Banc of California Quarterly Tangible Book Value per Share

Over the next 12 months, Consensus estimates call for Banc of California’s TBVPS to grow by 7.7% to $18.86, paltry growth rate.

8. Balance Sheet Assessment

Leverage is core to a financial firm’s business model (loans funded by deposits). To ensure economic stability and avoid a repeat of the 2008 GFC, regulators require certain levels of capital and liquidity, focusing on the Tier 1 capital ratio.

Tier 1 capital is the highest-quality capital that a firm holds, consisting primarily of common stock and retained earnings, but also physical gold. It serves as the primary cushion against losses and is the first line of defense in times of financial distress.

This capital is divided by risk-weighted assets to derive the Tier 1 capital ratio. Risk-weighted means that cash and US treasury securities are assigned little risk while unsecured consumer loans and equity investments get much higher risk weights, for example.

New regulation after the 2008 financial crisis requires that all firms must maintain a Tier 1 capital ratio greater than 4.5%. On top of this, there are additional buffers based on scale, risk profile, and other regulatory classifications, so that at the end of the day, firms generally must maintain a 7-10% ratio at minimum.

Over the last two years, Banc of California has averaged a Tier 1 capital ratio of 10.2%, which is considered safe and well capitalized in the event that macro or market conditions suddenly deteriorate.

9. Return on Equity

Return on equity (ROE) reveals the profit generated per dollar of shareholder equity, which represents a key source of bank funding. Banks maintaining elevated ROE levels tend to accelerate wealth creation for shareholders via earnings retention, buybacks, and distributions.

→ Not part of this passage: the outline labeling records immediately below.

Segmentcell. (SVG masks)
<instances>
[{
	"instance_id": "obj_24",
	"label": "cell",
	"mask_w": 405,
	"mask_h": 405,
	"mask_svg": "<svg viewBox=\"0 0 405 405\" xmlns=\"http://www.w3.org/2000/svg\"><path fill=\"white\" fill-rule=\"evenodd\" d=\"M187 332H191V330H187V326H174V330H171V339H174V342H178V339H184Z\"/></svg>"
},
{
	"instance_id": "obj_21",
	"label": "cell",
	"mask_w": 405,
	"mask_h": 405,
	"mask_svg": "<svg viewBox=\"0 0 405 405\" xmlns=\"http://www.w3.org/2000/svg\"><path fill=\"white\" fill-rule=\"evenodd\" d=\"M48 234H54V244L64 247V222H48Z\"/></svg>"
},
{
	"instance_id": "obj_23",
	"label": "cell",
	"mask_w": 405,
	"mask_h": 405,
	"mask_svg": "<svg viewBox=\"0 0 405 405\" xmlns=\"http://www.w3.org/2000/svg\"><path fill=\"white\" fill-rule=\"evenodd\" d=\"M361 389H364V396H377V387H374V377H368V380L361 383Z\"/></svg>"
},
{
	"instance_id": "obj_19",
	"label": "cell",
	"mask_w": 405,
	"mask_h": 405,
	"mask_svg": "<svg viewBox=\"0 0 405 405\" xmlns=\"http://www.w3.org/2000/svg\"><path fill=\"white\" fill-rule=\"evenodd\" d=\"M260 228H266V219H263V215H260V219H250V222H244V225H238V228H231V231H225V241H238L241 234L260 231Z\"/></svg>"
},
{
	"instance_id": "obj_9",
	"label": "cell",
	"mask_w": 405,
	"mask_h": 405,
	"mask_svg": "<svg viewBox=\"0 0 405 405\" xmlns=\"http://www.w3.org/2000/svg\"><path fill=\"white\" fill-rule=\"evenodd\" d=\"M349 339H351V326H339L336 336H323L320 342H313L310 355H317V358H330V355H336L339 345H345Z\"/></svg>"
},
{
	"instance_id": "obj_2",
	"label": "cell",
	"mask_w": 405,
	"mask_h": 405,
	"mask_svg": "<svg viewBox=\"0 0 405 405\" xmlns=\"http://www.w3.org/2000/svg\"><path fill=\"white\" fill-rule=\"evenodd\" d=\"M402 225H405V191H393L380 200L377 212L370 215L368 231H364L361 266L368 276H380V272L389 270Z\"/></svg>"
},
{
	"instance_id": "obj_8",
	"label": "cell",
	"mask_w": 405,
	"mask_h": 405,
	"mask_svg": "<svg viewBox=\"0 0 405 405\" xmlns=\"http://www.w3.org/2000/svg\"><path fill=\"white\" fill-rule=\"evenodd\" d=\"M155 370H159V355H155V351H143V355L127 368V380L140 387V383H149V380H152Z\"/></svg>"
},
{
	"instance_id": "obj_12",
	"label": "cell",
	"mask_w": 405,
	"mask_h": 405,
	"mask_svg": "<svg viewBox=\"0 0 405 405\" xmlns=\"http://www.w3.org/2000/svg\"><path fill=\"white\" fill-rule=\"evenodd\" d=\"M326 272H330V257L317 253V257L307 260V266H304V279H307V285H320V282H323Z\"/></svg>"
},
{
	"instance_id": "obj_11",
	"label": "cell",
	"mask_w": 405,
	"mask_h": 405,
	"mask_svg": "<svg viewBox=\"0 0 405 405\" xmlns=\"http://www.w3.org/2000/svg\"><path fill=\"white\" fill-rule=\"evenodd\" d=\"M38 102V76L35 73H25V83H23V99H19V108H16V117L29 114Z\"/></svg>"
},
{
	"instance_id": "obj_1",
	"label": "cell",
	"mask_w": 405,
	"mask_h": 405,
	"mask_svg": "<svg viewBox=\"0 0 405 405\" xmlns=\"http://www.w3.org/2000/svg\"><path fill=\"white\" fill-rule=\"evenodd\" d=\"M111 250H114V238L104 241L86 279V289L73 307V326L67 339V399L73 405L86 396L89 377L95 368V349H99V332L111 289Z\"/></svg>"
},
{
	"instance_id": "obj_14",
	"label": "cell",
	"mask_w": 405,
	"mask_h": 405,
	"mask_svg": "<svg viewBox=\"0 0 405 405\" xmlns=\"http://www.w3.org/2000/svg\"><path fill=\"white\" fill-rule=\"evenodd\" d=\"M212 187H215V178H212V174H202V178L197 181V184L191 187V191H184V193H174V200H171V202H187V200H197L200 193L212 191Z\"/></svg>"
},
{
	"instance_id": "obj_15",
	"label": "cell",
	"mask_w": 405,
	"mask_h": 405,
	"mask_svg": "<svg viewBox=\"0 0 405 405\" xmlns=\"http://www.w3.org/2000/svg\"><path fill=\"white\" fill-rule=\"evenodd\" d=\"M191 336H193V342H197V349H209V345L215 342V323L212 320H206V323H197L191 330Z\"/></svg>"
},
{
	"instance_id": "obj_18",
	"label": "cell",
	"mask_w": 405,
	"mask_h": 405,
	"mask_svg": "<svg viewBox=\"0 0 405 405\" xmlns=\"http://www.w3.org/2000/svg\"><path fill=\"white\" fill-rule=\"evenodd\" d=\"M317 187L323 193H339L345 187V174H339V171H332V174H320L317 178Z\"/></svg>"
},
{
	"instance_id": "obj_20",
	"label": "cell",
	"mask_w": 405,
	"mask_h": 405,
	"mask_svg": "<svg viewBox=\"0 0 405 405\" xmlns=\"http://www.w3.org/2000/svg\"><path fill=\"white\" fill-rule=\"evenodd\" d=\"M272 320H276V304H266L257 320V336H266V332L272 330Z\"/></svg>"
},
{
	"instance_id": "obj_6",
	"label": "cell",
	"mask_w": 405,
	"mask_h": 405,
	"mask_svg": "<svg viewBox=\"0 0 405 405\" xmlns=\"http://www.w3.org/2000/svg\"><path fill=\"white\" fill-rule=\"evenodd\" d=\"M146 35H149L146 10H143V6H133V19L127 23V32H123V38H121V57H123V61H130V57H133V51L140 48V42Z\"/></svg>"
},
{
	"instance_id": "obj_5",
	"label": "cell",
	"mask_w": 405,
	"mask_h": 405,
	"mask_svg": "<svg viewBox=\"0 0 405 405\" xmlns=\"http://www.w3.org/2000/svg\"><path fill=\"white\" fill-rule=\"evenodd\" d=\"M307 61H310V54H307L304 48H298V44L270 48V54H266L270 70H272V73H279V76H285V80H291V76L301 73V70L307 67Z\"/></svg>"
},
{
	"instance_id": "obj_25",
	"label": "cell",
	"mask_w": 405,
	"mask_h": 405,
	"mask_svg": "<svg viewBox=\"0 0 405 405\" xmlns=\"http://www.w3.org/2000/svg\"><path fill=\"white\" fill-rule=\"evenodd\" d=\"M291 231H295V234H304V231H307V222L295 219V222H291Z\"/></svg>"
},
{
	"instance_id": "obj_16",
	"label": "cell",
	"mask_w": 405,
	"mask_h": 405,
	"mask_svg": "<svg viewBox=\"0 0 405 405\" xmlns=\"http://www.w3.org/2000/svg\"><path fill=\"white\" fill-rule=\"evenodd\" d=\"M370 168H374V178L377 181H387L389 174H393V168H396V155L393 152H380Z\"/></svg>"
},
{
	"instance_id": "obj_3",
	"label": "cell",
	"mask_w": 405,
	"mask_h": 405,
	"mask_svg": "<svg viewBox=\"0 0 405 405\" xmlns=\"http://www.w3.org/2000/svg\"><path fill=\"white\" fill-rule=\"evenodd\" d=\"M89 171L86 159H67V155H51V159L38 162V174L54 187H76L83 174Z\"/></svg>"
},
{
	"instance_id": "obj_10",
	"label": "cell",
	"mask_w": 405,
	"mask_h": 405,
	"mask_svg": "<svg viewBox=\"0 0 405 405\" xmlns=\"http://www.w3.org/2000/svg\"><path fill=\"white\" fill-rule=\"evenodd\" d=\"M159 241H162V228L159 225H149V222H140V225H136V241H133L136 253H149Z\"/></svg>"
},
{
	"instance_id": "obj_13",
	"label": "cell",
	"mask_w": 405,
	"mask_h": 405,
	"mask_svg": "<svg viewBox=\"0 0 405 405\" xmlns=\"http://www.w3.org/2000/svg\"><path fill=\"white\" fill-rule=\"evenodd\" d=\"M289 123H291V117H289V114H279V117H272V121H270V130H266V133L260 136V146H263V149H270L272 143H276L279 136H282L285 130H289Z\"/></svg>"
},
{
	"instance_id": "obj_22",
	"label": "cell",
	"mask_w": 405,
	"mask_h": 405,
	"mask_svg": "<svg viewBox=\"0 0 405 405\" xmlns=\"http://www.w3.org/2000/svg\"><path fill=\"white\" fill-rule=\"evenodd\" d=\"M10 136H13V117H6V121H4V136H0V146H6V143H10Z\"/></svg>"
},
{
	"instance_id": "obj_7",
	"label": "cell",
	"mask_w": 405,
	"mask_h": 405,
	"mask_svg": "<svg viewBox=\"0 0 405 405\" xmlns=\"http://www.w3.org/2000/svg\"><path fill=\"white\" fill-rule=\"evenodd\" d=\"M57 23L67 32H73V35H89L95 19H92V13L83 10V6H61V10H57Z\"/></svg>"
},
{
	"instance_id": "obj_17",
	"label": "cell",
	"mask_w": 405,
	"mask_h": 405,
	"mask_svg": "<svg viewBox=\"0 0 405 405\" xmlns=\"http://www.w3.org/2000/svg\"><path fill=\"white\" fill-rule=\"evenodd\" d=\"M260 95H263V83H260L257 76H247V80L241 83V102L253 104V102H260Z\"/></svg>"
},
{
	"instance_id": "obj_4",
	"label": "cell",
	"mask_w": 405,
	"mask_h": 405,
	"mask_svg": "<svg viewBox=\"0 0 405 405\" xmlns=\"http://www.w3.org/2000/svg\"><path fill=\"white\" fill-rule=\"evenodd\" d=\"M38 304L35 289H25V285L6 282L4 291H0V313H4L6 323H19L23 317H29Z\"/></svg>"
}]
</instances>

Over the last five years, Banc of California has averaged an ROE of negative 4.7%, a bad result not only in absolute terms but also relative to the majority of banks putting up 15%+. It also shows that Banc of California has little to no competitive moat.

Banc of California Return on Equity

10. Key Takeaways from Banc of California’s Q4 Results

We were impressed by how significantly Banc of California blew past analysts’ net interest income expectations this quarter. We were also glad its EPS outperformed Wall Street’s estimates. Zooming out, we think this quarter featured some important positives. Investors were likely hoping for more, and shares traded down 5% to $20.04 immediately after reporting.

11. Is Now The Time To Buy Banc of California?

Updated: January 21, 2026 at 11:43 PM EST

A common mistake we notice when investors are deciding whether to buy a stock or not is that they simply look at the latest earnings results. Business quality and valuation matter more, so we urge you to understand these dynamics as well.

Banc of California falls short of our quality standards. To begin with, its revenue growth was weak over the last five years. And while its astounding EPS growth over the last one years shows its profits are trickling down to shareholders, the downside is its relatively low ROE suggests management has struggled to find compelling investment opportunities. On top of that, its TBVPS has declined over the last five years.

Banc of California’s P/B ratio based on the next 12 months is 1x. This valuation tells us a lot of optimism is priced in - we think there are better opportunities elsewhere.

Wall Street analysts have a consensus one-year price target of $22.32 on the company (compared to the current share price of $20.35).